MLT-401 possesses significant antiproliferative activity and scavenges free radicals released through mitochondrial membrane damage in a Jurkat cell line model of cancer cells. Further investigation of MLT-401 as a chemotherapeutic anticancer agent and development of other arylidene indanone analogues are warranted. A detailed elucidation of mechanistic pathways is required for further development.

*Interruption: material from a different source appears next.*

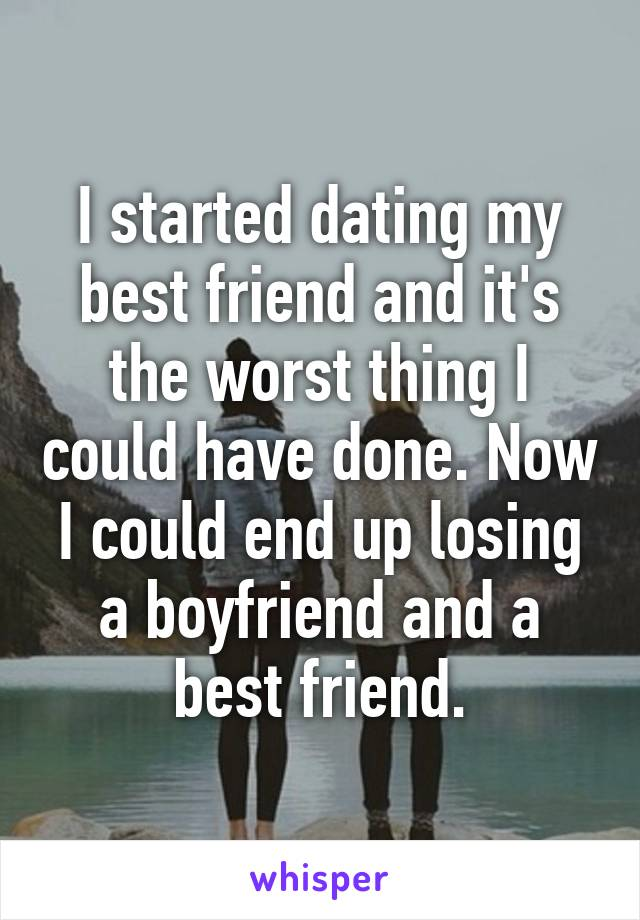 I started dating a good friend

Oxidative stress usually occurs as an imbalance between the production of free radicals and the ability of the body to counteract or detoxify their harmful effects by scavenging or neutralizing them with antioxidants that convert free radicals, and their derivatives such as H2O2, to benign molecules. Excessive free radical production with low antioxidant defense leads to many pathophysiological conditions [1]. The antioxidants present in normal physiological conditions counteract the free radicals such as reactive oxygen species (ROS) by scavenging them, and thus protecting the body against oxidative damage. Free radicals are considered the main cause of various diseases such as cancer. Unmanaged free radicals lead to development of resistance to multiple drugs in tumor cells and have become a major threat to public health in context of relationships that exist between free radicals and cancers [2]. Chemotherapy considerably improves survivals rates and stops further spread of cancer cells, however, is mostly restricted by its toxic side effects [3]. Because of the resistance that malignant cells accumulate against anticancer drugs, there is great interest in the search for new therapeutic agents [4]. The development of high throughput and high content screening has resulted in many synthetic chemical compounds tested for bioactivity in vitro. These chemical compounds add value in the current drug research with focus on effective, economical, and less toxic drugs.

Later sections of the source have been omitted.